Temporal Representation Learning on Monocular Videos for 3D Human Pose Estimation
Sina Honari, Victor Constantin, Helge Rhodin, Mathieu Salzmann, Pascal, Fua

TL;DR
This paper introduces an unsupervised method for learning temporal features from monocular videos, improving 3D human pose estimation by disentangling time-variant and invariant features and applying contrastive learning.
Contribution
It proposes a novel contrastive self-supervised approach that explicitly disentangles temporal features, leading to significant error reduction and improved 3D pose estimation accuracy.
Findings
Reduces pose estimation error by about 50% compared to standard CSS methods.

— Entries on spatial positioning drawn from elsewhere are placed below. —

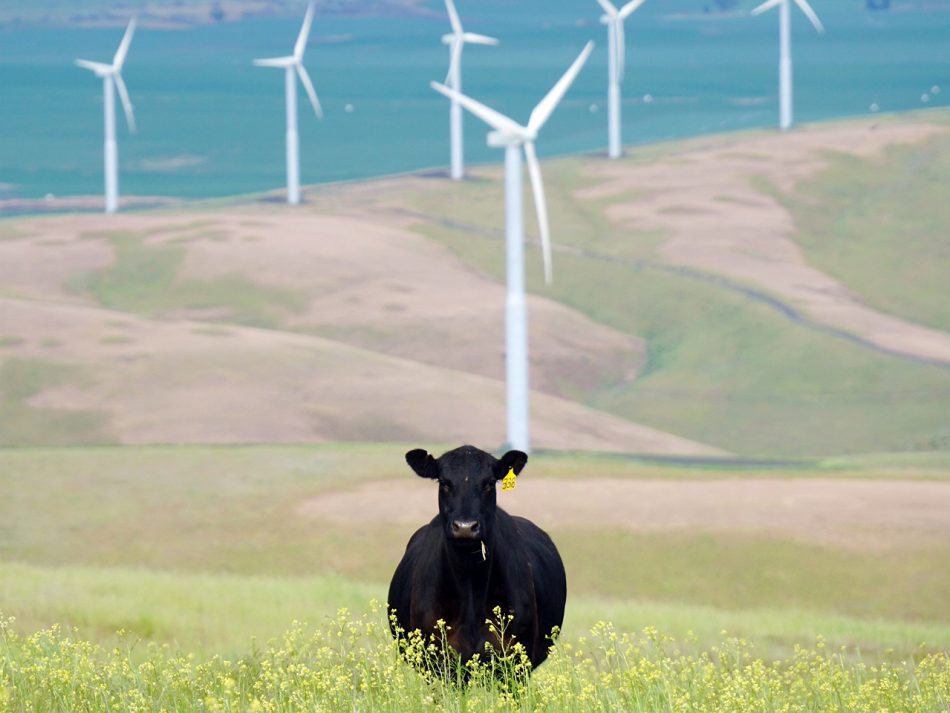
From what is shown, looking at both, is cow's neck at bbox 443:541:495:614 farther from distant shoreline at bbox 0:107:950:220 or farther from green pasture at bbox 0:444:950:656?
distant shoreline at bbox 0:107:950:220

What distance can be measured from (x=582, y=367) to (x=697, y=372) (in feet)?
25.6

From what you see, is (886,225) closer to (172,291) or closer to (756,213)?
(756,213)

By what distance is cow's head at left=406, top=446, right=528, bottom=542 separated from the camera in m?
16.7

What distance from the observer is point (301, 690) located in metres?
15.6

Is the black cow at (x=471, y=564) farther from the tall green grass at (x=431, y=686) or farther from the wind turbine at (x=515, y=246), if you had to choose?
the wind turbine at (x=515, y=246)

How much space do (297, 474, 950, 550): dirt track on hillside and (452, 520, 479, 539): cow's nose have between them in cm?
2553

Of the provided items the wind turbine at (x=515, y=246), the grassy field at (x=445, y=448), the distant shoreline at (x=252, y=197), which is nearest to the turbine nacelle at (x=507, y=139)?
the wind turbine at (x=515, y=246)

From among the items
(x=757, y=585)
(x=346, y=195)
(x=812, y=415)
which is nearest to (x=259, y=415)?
(x=757, y=585)

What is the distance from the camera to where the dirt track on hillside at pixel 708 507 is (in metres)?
41.8

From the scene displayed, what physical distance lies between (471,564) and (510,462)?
108cm

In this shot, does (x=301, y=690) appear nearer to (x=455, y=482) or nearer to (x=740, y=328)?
(x=455, y=482)

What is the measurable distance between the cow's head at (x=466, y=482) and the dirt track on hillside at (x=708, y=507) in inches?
977

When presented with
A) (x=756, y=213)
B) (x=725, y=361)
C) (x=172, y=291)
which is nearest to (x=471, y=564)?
(x=725, y=361)

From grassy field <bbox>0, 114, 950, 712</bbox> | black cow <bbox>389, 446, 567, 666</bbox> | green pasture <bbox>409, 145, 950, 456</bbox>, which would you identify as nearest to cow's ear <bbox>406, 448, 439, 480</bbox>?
black cow <bbox>389, 446, 567, 666</bbox>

Outperforms other unsupervised single-view approaches.
Matches the performance of multi-view techniques.
Abstract
In this paper we propose an unsupervised feature extraction method to capture temporal information on monocular videos, where we detect and encode subject of interest in each frame and leverage contrastive self-supervised (CSS) learning to extract rich latent vectors. Instead of simply treating the latent features of nearby frames as positive pairs and those of temporally-distant ones as negative pairs as in other CSS approaches, we explicitly disentangle each latent vector into a time-variant component and a time-invariant one. We then show that applying contrastive loss only to the time-variant features and encouraging a gradual transition on them between nearby and away frames while also reconstructing the input, extract rich temporal features, well-suited for human pose estimation. Our approach reduces error by about 50% compared to the standard CSS strategies, outperforms other…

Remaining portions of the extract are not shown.